我正在使用lxml来解析和客观化路径中的xml文件,我有很多模型和xsd,每个对象模型都映射到某些定义的类,例如,如果xml以model标签开头,那么它就是一个dataModel和如果以页面标记开头,则为viewModel。
我的问题是如何以有效的方式检测xml文件以哪个标记开头,然后使用适当的xsd文件解析它然后将其客观化
files = glob(os.path.join('resources/xml', '*.xml'))
for f in files:
xmlinput = open(f)
xmlContent = xmlinput.read()
if xsdPath:
xsdFile = open(xsdPath)
# xsdFile should retrieve according to xml content
schema = etree.XMLSchema(file=xsdFile)
xmlinput.seek(0)
myxml = etree.parse(xmlinput)
try:
schema.assertValid(myxml)
except etree.DocumentInvalid as x:
print "In file %s error %s has occurred." % (xmlPath, x.message)
finally:
xsdFile.close()
xmlinput.close()
答案 0 :(得分:1)
我自愿放下文件阅读和治疗,专注于你的问题:
>>> from lxml.etree import fromstring
>>> # We have XMLs with different root tag
>>> tree1 = fromstring("<model><foo/><bar/></model>")

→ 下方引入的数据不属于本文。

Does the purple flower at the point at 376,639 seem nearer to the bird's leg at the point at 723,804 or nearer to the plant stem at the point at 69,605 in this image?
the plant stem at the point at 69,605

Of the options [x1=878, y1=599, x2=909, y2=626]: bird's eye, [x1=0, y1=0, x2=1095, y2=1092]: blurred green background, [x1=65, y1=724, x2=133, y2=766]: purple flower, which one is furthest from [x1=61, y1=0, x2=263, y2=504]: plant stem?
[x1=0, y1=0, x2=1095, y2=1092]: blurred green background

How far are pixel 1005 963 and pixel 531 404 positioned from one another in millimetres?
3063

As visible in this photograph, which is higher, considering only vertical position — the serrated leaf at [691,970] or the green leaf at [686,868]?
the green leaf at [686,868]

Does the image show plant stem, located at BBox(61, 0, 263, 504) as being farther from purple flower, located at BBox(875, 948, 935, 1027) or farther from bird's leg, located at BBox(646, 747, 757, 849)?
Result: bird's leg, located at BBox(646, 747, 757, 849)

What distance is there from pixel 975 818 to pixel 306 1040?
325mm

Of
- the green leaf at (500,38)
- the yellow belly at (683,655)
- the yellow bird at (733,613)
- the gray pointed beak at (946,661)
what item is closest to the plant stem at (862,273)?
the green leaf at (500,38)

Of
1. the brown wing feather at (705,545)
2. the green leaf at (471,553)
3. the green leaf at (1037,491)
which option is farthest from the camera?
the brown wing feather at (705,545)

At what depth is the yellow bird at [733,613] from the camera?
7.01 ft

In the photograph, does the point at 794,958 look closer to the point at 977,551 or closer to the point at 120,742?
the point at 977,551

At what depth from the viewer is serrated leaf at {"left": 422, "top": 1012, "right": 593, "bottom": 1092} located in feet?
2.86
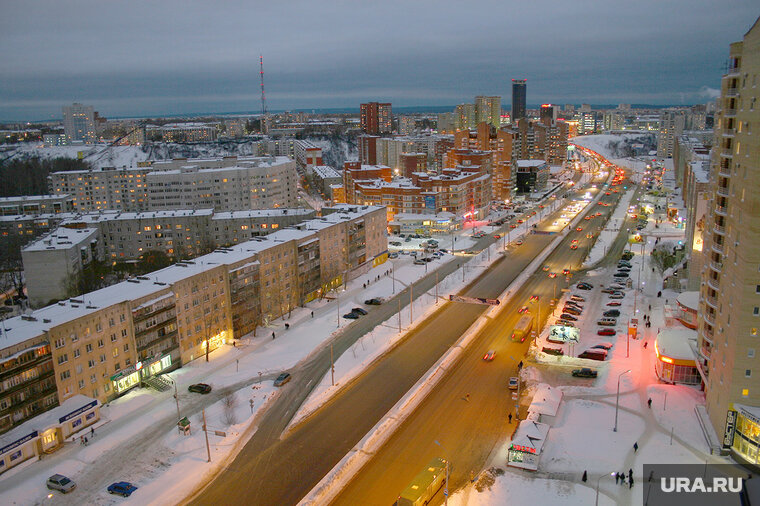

>>> tree2 = fromstring("<page><baz/><blah/></page>")
>>>
>>> # We have different treatments
>>> def modelTreatement(etree):
... return etree.xpath('//bar')
...
>>> def pageTreatment(etree):
... return etree.xpath('//blah')
...
>>> # Here is a recipe to read the root tag
>>> tree1.getroottree().getroot().tag
'model'
>>> tree2.getroottree().getroot().tag
'page'
>>>
>>> # So, by building an appropriated dict :
>>> tag_to_treatment_map = {'model': modelTreatement, 'page': pageTreatment}
>>> # You can run the right method on the right tree
>>> for tree in [tree1, tree2]:
... tag_to_treatment_map[tree.getroottree().getroot().tag](tree)
...
[<Element bar at 0x24979b0>]
[<Element blah at 0x2497a00>]
希望这对某人有用,即使我之前没有见过这个。